Fund flows were mixed week-over-week in January, as net inflows during the first two weeks, concurrent with the global risk-on trade, inflected sharply negative in the back half of the month (and this negative momentum has carried aggressively into February). High yield funds, both ETFs and mutual funds, realized net outflows of -$2.4bn to start the year, coming on the tails of -$18bn net outflows in 2017. While the spike in volatility in stocks and Treasuries has accelerated the exodus from high yield thus far in February, the impetus for the outflows in January is clear – interest rates. To be sure, both equity and loan funds saw positive inflows in January, signaling the rotation out of high yield stemmed from fears of rising inflation and interest rates rather than concerns over corporate fundamentals.

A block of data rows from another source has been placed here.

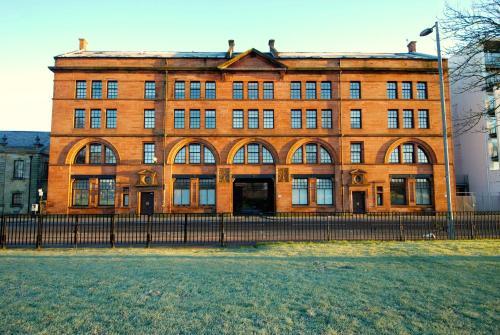 Terracotta Glasgow City Centre Apartment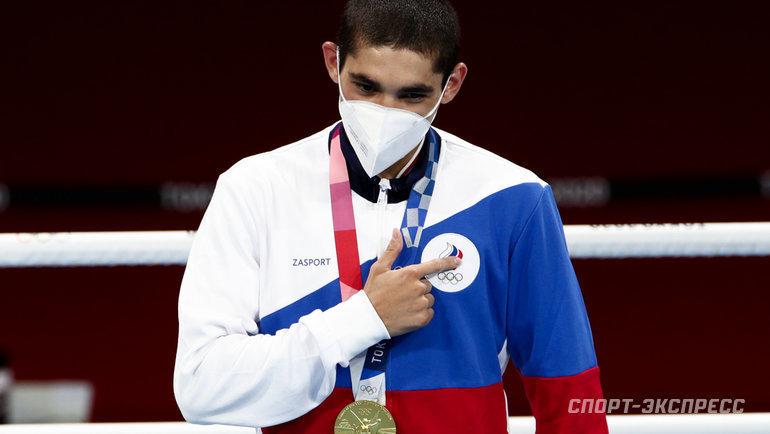 5августа. Токио. Олимпийский чемпион Альберт Батыргазиев показывает, кому посвятил свою победу.
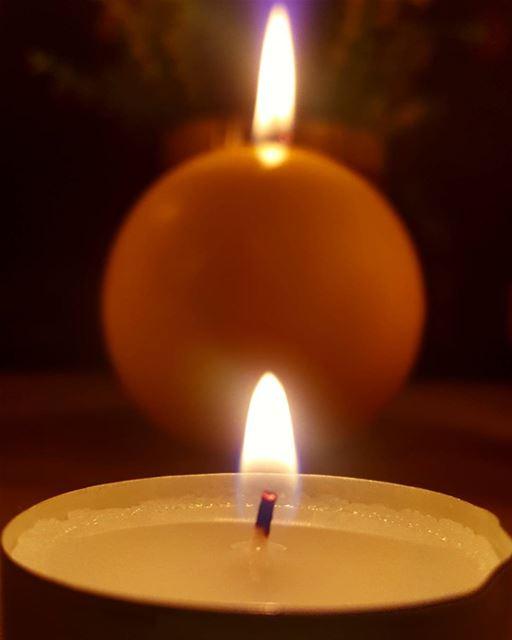 بدي إندر شمعة ... 🔥 _____________________________________________...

Fund Flows Quickly Inflected Negative as Concerns Over Rising Rates Weighed on Sentiment

Source: Lipper, JP Morgan

The primary market was slow to start, but volumes ramped exponentially as the month progressed. USD-denominated issuance totaled $24bn in January, the most active start to a year since 2013. Two themes dominated the calendar this month. First, high quality issuers clamored to opportunistically raise capital at historically low (sub-5%) all-in costs given expectations of rising interest rates (indeed, as we write today, only a select few 8-10yr high yield bonds still yield less than 5%). Second, the industry composition skewed heavily towards commodity-levered issuers (near 50% of issuance), particularly land and offshore drillers, that were gifted a window to access capital (from a risk-seeking investor base) amidst the rising commodity tape.

Source: Barclays
Green Text= Best Performing; Red Text= Worst Performing

Fundamental Trends

January high yield default activity was benign with only one issuer, Exco Resources, defaulting on a little over $200mn of high yield bonds. This brought the trailing 12-month par-weighted default rate (per JPM) to 0.99%, back to the mid-2014 lows of this cycle. With very little stress (or distress) priced into capital structures today – average CCC rated debt yielding just +634bps over Treasuries and less than 6% of bonds with risk premiums in excess of 1,000bps – the impetus for rising default activity, at least for the time being (as this can correct swiftly), is low.